** Opening PASSAGE block **

Because dIKta.me uses your clipboard to paste the text rapidly, it temporarily saves your existing clipboard contents, pastes the dictation, and then seamlessly restores your clipboard.
Starting a Dictation
To start dictating, place your cursor wherever you want to type (e.g., MS Word, a web browser, Slack) and press the Dictate hotkey:
Ctrl + Alt + D (Default)
The Control Panel HUD will change to show it is Recording. When you are finished speaking, release the hotkey (if using Hold-To-Talk) or press the hotkey again to stop. Once processing is complete, the text will appear.

Streaming vs. Batch Dictation
dIKta.me offers two distinct ways to transcribe your voice, depending on your selected STT provider and settings.
1. Batch Dictation (Default)
In Batch mode, dIKta.me waits until you have finished speaking and pressed "Stop" before sending the audio to the STT provider.
- Pros: Allows for LLM Processing. You can apply highly specific prompts (like "Rewrite this to sound like a pirate" or "Format into a bulleted list") because the AI has the complete sentence context before rewriting.
- Cons: Slower time-to-text, as you must wait for the recording to finish before the processing begins.
2. Streaming Dictation
In Streaming mode, your audio is sent to the STT provider (currently supported by Deepgram) in real-time, chunk by chunk over a WebSocket. As you speak, the words appear on your screen almost instantly.
- Pros: Extremely fast, real-time feedback.
- Cons: Because the words are injected as you say them, Streaming Dictation bypasses LLM Processing entirely (Raw Mode). You cannot use system formatting prompts while streaming.
You can enable streaming explicitly in Settings -> General if your active provider supports it.
Injection Settings
dIKta.me allows you to customize how the text lands in your application. In the Settings window (General tab), you can configure:
- Trailing Space: When enabled (default), dIKta.me automatically adds a single white space after your dictated text. This allows you to immediately continue dictating the next sentence without manually hitting the Spacebar.
- Additional Key: You can instruct dIKta.me to simulate a keyboard press immediately after injecting the text. Useful options include:
Enter/Return: Perfect for dictating chat messages and sending them instantly.Tab: Useful for navigating spreadsheets or forms.
Dictation Presets (Customizing Modes)
You are not limited to a single dictation style! Using Dictation Modes, you can create multiple custom Presets (e.g., "Standard", "Code Comments", "Medical Jargon") and quickly switch between them using the dropdown in the Control Panel.
This allows you to change your AI's behavior and formatting rules instantly depending on what you are working on.
See the Dictation Modes Settings guide for full instructions on creating, editing, and managing your custom presets.

** Closing PASSAGE block **
** Opening INFORMATION GIVEN block **

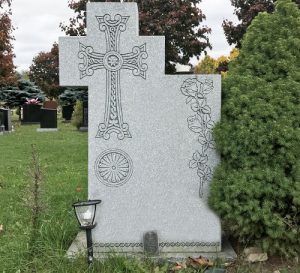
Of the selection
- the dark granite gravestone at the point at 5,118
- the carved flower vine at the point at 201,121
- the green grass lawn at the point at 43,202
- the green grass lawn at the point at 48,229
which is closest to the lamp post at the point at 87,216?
the green grass lawn at the point at 48,229

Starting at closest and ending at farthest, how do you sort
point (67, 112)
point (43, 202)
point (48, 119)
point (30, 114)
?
point (43, 202) → point (48, 119) → point (30, 114) → point (67, 112)

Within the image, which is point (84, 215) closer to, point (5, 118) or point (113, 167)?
point (113, 167)

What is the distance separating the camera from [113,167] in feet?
13.0

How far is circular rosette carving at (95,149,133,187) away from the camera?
395 centimetres

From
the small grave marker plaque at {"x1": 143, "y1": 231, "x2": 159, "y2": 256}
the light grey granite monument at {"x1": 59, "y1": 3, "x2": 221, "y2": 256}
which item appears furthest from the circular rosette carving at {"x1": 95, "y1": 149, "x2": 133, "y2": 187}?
the small grave marker plaque at {"x1": 143, "y1": 231, "x2": 159, "y2": 256}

** Closing INFORMATION GIVEN block **

» ACTIVITY 1
Transcribe the portion of the dIKta.me guide starting at "In Batch mode, dIKta.me" and ending at "the processing begins.".
» ACTIVITY 2
According to the dIKta.me guide, which STT provider currently supports Streaming mode?

» EXPECTED OUTPUT 1
In Batch mode, dIKta.me waits until you have finished speaking and pressed "Stop" before sending the audio to the STT provider.
- Pros: Allows for LLM Processing. You can apply highly specific prompts (like "Rewrite this to sound like a pirate" or "Format into a bulleted list") because the AI has the complete sentence context before rewriting.
- Cons: Slower time-to-text, as you must wait for the recording to finish before the processing begins.

» EXPECTED OUTPUT 2
Deepgram